● Material for this task:
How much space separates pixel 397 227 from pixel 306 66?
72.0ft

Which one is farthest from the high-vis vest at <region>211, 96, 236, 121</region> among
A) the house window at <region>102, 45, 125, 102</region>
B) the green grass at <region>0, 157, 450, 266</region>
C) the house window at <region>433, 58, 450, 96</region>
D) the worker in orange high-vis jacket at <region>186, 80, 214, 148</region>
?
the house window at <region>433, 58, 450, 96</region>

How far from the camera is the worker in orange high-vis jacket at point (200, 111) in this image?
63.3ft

● Challenge:
Format every line above as a Markdown table with the columns "Row" and "Line text", skipping the blank lines.

● Written answer:
| Row | Line text |
|---|---|
| 1 | How much space separates pixel 397 227 from pixel 306 66? |
| 2 | 72.0ft |
| 3 | Which one is farthest from the high-vis vest at <region>211, 96, 236, 121</region> among |
| 4 | A) the house window at <region>102, 45, 125, 102</region> |
| 5 | B) the green grass at <region>0, 157, 450, 266</region> |
| 6 | C) the house window at <region>433, 58, 450, 96</region> |
| 7 | D) the worker in orange high-vis jacket at <region>186, 80, 214, 148</region> |
| 8 | ? |
| 9 | the house window at <region>433, 58, 450, 96</region> |
| 10 | How far from the camera is the worker in orange high-vis jacket at point (200, 111) in this image? |
| 11 | 63.3ft |